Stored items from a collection
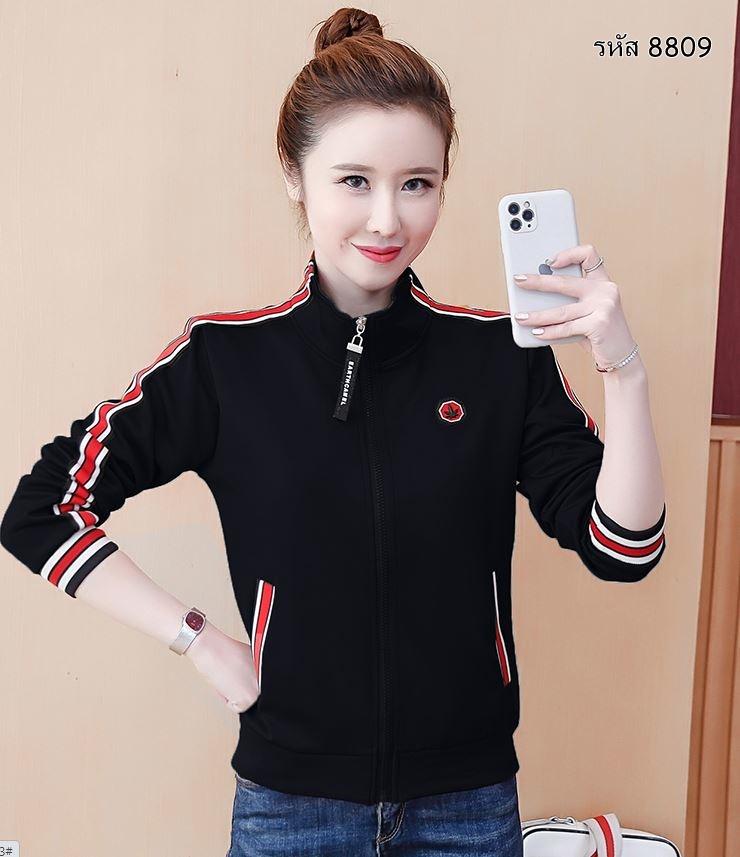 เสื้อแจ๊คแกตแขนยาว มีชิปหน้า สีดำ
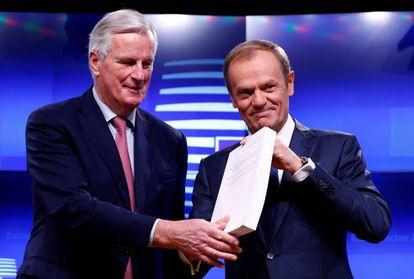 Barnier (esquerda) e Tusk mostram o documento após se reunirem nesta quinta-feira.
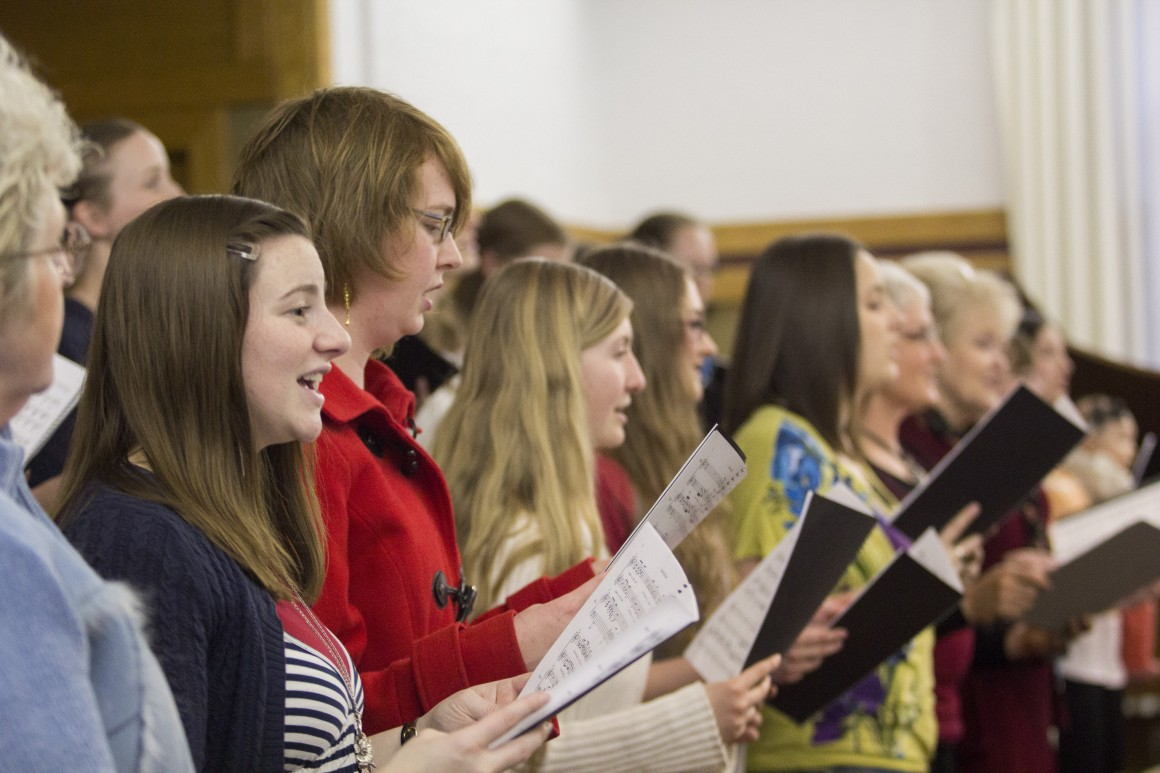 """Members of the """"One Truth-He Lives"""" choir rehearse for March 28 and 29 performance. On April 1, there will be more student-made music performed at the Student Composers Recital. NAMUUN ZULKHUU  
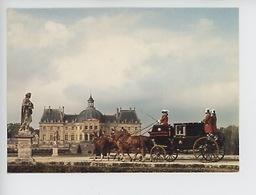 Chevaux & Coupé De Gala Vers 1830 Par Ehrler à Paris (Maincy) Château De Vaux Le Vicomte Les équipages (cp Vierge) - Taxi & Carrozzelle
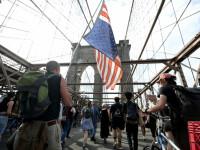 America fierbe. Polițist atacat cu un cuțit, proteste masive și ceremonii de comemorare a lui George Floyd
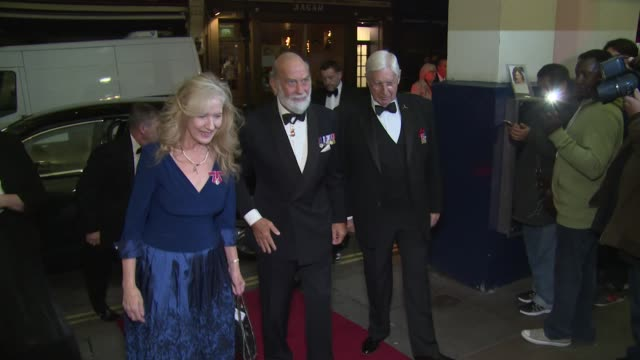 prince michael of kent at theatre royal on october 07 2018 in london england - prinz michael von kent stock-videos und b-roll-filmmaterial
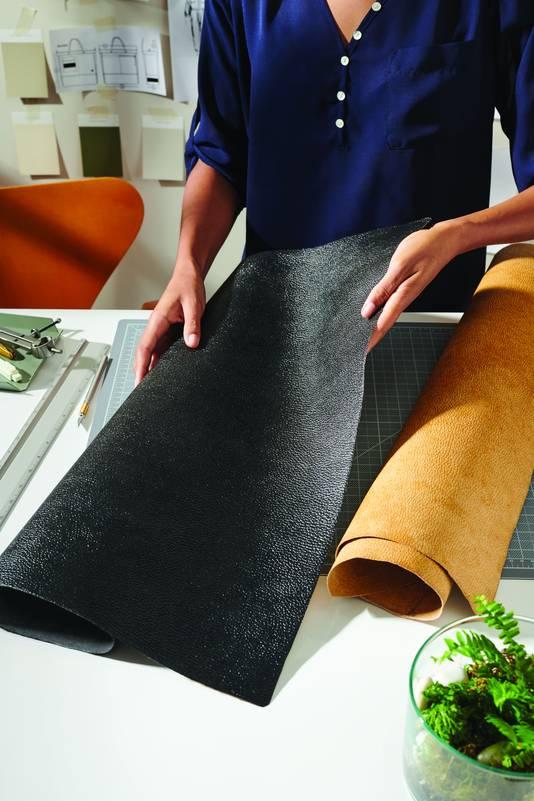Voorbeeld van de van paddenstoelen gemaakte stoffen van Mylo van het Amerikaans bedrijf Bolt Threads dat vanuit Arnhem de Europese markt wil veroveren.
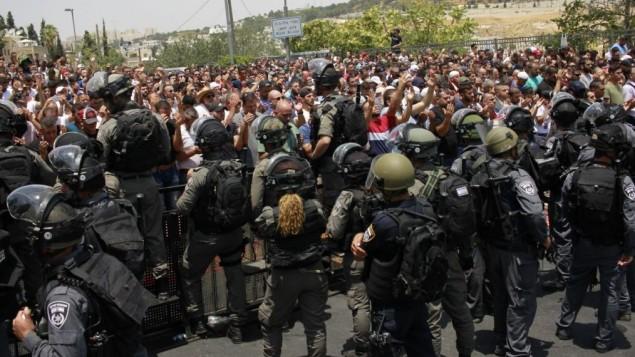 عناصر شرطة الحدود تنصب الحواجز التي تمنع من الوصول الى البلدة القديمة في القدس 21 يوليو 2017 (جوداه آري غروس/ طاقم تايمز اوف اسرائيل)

◆ Try it
From the line with "Barnier (esquerda) e" to the final line of the records, inclusive, set down the lines exactly and add nothing; leave every picture out.

◆ Exercise answer
 Barnier (esquerda) e Tusk mostram o documento após se reunirem nesta quinta-feira.
 """Members of the """"One Truth-He Lives"""" choir rehearse for March 28 and 29 performance. On April 1, there will be more student-made music performed at the Student Composers Recital. NAMUUN ZULKHUU  
 Chevaux & Coupé De Gala Vers 1830 Par Ehrler à Paris (Maincy) Château De Vaux Le Vicomte Les équipages (cp Vierge) - Taxi & Carrozzelle
 America fierbe. Polițist atacat cu un cuțit, proteste masive și ceremonii de comemorare a lui George Floyd
 prince michael of kent at theatre royal on october 07 2018 in london england - prinz michael von kent stock-videos und b-roll-filmmaterial
Voorbeeld van de van paddenstoelen gemaakte stoffen van Mylo van het Amerikaans bedrijf Bolt Threads dat vanuit Arnhem de Europese markt wil veroveren.
 عناصر شرطة الحدود تنصب الحواجز التي تمنع من الوصول الى البلدة القديمة في القدس 21 يوليو 2017 (جوداه آري غروس/ طاقم تايمز اوف اسرائيل)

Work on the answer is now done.